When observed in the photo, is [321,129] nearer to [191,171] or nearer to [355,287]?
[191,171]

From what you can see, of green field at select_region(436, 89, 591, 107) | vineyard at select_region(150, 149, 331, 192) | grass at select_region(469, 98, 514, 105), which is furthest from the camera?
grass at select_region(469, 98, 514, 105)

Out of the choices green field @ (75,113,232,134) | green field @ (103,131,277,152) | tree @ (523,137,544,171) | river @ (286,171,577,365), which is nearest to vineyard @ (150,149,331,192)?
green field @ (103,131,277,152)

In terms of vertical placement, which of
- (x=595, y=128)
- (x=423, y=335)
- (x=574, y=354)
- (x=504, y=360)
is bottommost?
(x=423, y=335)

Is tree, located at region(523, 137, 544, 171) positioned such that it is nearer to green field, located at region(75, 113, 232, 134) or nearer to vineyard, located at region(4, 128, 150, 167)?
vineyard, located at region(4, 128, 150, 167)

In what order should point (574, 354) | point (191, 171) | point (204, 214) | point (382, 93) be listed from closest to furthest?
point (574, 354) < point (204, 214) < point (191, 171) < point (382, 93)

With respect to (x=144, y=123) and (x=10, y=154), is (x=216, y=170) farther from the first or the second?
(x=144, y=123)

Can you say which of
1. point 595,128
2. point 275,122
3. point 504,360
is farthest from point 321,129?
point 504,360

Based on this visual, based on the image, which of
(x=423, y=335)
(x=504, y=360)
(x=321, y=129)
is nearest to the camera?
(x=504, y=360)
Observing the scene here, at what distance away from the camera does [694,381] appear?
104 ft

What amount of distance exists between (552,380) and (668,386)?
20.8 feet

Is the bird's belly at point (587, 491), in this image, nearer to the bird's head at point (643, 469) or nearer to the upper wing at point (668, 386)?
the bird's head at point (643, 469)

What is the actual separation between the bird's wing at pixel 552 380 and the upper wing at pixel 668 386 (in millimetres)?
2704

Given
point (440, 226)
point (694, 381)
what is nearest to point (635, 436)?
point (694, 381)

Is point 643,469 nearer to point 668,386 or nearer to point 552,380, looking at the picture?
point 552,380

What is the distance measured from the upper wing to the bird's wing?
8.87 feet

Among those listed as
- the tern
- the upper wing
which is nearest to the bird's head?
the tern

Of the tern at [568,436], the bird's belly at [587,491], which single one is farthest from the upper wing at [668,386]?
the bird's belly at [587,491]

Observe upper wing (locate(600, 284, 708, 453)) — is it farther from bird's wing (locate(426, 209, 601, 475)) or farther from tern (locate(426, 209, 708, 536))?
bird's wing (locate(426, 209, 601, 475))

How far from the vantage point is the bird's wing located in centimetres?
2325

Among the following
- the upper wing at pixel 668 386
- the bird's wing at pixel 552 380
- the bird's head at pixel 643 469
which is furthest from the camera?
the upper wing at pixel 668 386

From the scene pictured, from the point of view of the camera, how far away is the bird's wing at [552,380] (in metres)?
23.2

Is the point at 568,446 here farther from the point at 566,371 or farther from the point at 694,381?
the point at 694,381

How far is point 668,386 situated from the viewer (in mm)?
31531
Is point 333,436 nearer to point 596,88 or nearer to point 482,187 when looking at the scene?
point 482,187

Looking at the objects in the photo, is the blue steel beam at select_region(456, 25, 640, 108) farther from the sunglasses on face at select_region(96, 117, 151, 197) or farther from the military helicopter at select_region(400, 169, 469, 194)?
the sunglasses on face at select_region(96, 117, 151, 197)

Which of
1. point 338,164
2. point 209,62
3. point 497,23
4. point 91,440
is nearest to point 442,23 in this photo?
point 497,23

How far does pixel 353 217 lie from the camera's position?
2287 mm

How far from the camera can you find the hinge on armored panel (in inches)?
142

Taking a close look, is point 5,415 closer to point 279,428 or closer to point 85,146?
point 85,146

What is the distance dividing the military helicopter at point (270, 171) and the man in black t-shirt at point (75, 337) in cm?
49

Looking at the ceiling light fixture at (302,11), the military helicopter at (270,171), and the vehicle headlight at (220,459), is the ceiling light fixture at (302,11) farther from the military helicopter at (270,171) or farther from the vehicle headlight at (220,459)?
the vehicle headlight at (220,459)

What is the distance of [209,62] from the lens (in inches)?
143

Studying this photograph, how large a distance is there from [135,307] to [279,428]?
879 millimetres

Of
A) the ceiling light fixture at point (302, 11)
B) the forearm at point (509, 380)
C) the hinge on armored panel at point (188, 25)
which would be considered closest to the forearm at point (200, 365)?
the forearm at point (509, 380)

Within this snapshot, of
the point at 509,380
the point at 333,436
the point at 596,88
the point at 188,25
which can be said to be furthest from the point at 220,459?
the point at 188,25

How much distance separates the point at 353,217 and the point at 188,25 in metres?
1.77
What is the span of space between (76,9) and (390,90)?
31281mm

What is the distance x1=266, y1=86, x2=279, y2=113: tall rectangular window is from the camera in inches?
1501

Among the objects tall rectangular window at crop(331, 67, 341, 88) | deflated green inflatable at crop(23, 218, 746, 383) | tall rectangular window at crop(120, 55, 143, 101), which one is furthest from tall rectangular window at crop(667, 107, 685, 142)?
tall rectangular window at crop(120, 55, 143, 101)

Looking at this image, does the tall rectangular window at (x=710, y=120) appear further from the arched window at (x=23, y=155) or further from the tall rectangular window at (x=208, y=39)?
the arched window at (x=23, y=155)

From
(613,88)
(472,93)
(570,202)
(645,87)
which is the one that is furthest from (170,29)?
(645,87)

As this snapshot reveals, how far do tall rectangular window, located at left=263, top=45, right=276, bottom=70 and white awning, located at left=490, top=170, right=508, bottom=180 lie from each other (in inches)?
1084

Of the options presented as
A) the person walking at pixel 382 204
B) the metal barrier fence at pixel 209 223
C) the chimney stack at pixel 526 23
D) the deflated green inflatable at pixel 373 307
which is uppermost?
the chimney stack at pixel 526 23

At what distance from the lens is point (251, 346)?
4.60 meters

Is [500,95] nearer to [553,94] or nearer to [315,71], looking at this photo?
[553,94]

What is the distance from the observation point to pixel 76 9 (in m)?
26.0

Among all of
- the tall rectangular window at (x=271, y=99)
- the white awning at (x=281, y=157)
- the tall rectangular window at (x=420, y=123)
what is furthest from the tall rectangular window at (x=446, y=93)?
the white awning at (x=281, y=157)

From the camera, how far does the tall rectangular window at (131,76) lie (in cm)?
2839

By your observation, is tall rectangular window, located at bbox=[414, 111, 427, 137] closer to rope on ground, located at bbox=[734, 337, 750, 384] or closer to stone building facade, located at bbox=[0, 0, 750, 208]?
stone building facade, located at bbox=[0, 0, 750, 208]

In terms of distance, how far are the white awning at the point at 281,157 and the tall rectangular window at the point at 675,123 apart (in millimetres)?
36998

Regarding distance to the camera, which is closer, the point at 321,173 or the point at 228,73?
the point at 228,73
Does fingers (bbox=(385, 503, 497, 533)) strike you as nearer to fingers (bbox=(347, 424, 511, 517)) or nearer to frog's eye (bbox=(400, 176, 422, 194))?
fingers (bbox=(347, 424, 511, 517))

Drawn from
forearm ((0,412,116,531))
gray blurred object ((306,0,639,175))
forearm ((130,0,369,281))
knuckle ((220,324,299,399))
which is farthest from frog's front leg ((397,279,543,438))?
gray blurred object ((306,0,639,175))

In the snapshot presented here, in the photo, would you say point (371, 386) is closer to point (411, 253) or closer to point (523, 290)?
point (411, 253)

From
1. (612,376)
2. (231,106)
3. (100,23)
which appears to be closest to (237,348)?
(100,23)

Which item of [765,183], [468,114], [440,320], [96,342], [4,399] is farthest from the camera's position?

____

◆ TASK DETAILS:
Repeat all of the records above exactly as they appear.

◆ EXERCISE OUTPUT:
When observed in the photo, is [321,129] nearer to [191,171] or nearer to [355,287]?
[191,171]

From what you can see, of green field at select_region(436, 89, 591, 107) | vineyard at select_region(150, 149, 331, 192) | grass at select_region(469, 98, 514, 105), which is furthest from the camera?
grass at select_region(469, 98, 514, 105)

Out of the choices green field @ (75,113,232,134) | green field @ (103,131,277,152) | tree @ (523,137,544,171) | river @ (286,171,577,365), which is nearest to vineyard @ (150,149,331,192)?
green field @ (103,131,277,152)

In terms of vertical placement, which of
- (x=595, y=128)
- (x=423, y=335)
- (x=574, y=354)
- (x=504, y=360)
is bottommost?
(x=423, y=335)

Is tree, located at region(523, 137, 544, 171) positioned such that it is nearer to green field, located at region(75, 113, 232, 134) or nearer to vineyard, located at region(4, 128, 150, 167)?
vineyard, located at region(4, 128, 150, 167)

In what order should point (574, 354) | point (191, 171) | point (204, 214) | point (382, 93) be listed from closest to furthest?
point (574, 354) < point (204, 214) < point (191, 171) < point (382, 93)

With respect to (x=144, y=123) and (x=10, y=154), is (x=216, y=170) farther from the first or the second?
(x=144, y=123)

Can you say which of
1. point 595,128
2. point 275,122
3. point 504,360
is farthest from point 321,129?
point 504,360

Based on this visual, based on the image, which of
(x=423, y=335)
(x=504, y=360)
(x=321, y=129)
is nearest to the camera?
(x=504, y=360)
Observing the scene here, at what distance away from the camera does [694,381] appear?
104 ft

What amount of distance exists between (552,380) and (668,386)?
20.8 feet

Is the bird's belly at point (587, 491), in this image, nearer to the bird's head at point (643, 469) or nearer to the upper wing at point (668, 386)?
the bird's head at point (643, 469)

What is the actual separation between the bird's wing at pixel 552 380 and the upper wing at pixel 668 386 (in millimetres)?
2704

Given
point (440, 226)
point (694, 381)
what is nearest to point (635, 436)?
point (694, 381)

Is point 643,469 nearer to point 668,386 or nearer to point 552,380, looking at the picture?
point 552,380

What is the distance measured from the upper wing to the bird's wing?
8.87 feet

Among those listed as
- the tern
- the upper wing
which is nearest to the bird's head?
the tern

Of the tern at [568,436], the bird's belly at [587,491], which single one is farthest from the upper wing at [668,386]?
the bird's belly at [587,491]

Observe upper wing (locate(600, 284, 708, 453)) — is it farther from bird's wing (locate(426, 209, 601, 475)) or farther from tern (locate(426, 209, 708, 536))?
bird's wing (locate(426, 209, 601, 475))

How far from the vantage point is the bird's wing located in centimetres?
2325

Among the following
- the upper wing at pixel 668 386
- the bird's wing at pixel 552 380
- the bird's head at pixel 643 469
which is furthest from the camera?
the upper wing at pixel 668 386

From the scene pictured, from the point of view of the camera, how far away is the bird's wing at [552,380] (in metres)?
23.2

Is the point at 568,446 here farther from the point at 566,371 or farther from the point at 694,381?
the point at 694,381

How far is point 668,386 situated from the viewer (in mm)?
31531
Is point 333,436 nearer to point 596,88 or nearer to point 482,187 when looking at the scene?
point 482,187

Looking at the objects in the photo, is the blue steel beam at select_region(456, 25, 640, 108) farther from the sunglasses on face at select_region(96, 117, 151, 197) or farther from the military helicopter at select_region(400, 169, 469, 194)?
the sunglasses on face at select_region(96, 117, 151, 197)

Which of
1. point 338,164
2. point 209,62
3. point 497,23
4. point 91,440
is nearest to point 442,23 in this photo?
point 497,23

How far does pixel 353 217 lie from the camera's position?
2287 mm

How far from the camera can you find the hinge on armored panel (in inches)?
142

Taking a close look, is point 5,415 closer to point 279,428 or closer to point 85,146?
point 85,146

What is the distance dividing the military helicopter at point (270, 171) and the man in black t-shirt at point (75, 337) in cm?
49

Looking at the ceiling light fixture at (302,11), the military helicopter at (270,171), and the vehicle headlight at (220,459), is the ceiling light fixture at (302,11) farther from the military helicopter at (270,171) or farther from the vehicle headlight at (220,459)?
the vehicle headlight at (220,459)

What is the distance of [209,62] from the lens (in inches)?
143

Studying this photograph, how large a distance is there from [135,307] to [279,428]?
879 millimetres

Of
A) the ceiling light fixture at point (302, 11)
B) the forearm at point (509, 380)
C) the hinge on armored panel at point (188, 25)
which would be considered closest to the forearm at point (200, 365)?
the forearm at point (509, 380)

Within this snapshot, of
the point at 509,380
the point at 333,436
the point at 596,88
the point at 188,25
which can be said to be furthest from the point at 220,459?
the point at 188,25

How much distance separates the point at 353,217 and the point at 188,25 in metres?
1.77
What is the span of space between (76,9) and (390,90)?
31281mm

What is the distance x1=266, y1=86, x2=279, y2=113: tall rectangular window is from the camera in inches?
1501

Among the objects tall rectangular window at crop(331, 67, 341, 88) | deflated green inflatable at crop(23, 218, 746, 383) | tall rectangular window at crop(120, 55, 143, 101), which one is furthest from tall rectangular window at crop(667, 107, 685, 142)?
tall rectangular window at crop(120, 55, 143, 101)

Looking at this image, does the tall rectangular window at (x=710, y=120) appear further from the arched window at (x=23, y=155) or further from the tall rectangular window at (x=208, y=39)?
the arched window at (x=23, y=155)

From
(613,88)
(472,93)
(570,202)
(645,87)
which is the one that is furthest from (170,29)?
(645,87)

As this snapshot reveals, how far do tall rectangular window, located at left=263, top=45, right=276, bottom=70 and white awning, located at left=490, top=170, right=508, bottom=180 lie from each other (in inches)?
1084

Of the options presented as
A) the person walking at pixel 382 204
B) the metal barrier fence at pixel 209 223
C) the chimney stack at pixel 526 23
D) the deflated green inflatable at pixel 373 307
which is uppermost?
the chimney stack at pixel 526 23

At what distance from the lens is point (251, 346)?
4.60 meters

Is [500,95] nearer to [553,94] or nearer to [315,71], looking at this photo?
[553,94]

What is the distance from the observation point to pixel 76 9 (in m)?
26.0

Among all of
- the tall rectangular window at (x=271, y=99)
- the white awning at (x=281, y=157)
- the tall rectangular window at (x=420, y=123)
what is furthest from the tall rectangular window at (x=446, y=93)?
the white awning at (x=281, y=157)

From the camera, how far does the tall rectangular window at (131,76) lie (in cm)?
2839

By your observation, is tall rectangular window, located at bbox=[414, 111, 427, 137] closer to rope on ground, located at bbox=[734, 337, 750, 384] or closer to stone building facade, located at bbox=[0, 0, 750, 208]?
stone building facade, located at bbox=[0, 0, 750, 208]

In terms of distance, how far are the white awning at the point at 281,157 and the tall rectangular window at the point at 675,123 apart (in millimetres)?
36998

Regarding distance to the camera, which is closer, the point at 321,173 or the point at 228,73?
the point at 228,73
Does fingers (bbox=(385, 503, 497, 533)) strike you as nearer to fingers (bbox=(347, 424, 511, 517)) or nearer to frog's eye (bbox=(400, 176, 422, 194))?
fingers (bbox=(347, 424, 511, 517))

Drawn from
forearm ((0,412,116,531))
gray blurred object ((306,0,639,175))
forearm ((130,0,369,281))
knuckle ((220,324,299,399))
which is farthest from frog's front leg ((397,279,543,438))?
gray blurred object ((306,0,639,175))

In the snapshot presented here, in the photo, would you say point (371, 386) is closer to point (411, 253) or closer to point (523, 290)?
point (411, 253)

From
1. (612,376)
2. (231,106)
3. (100,23)
which appears to be closest to (237,348)?
(100,23)

Which item of [765,183], [468,114], [440,320], [96,342], [4,399] is farthest from the camera's position?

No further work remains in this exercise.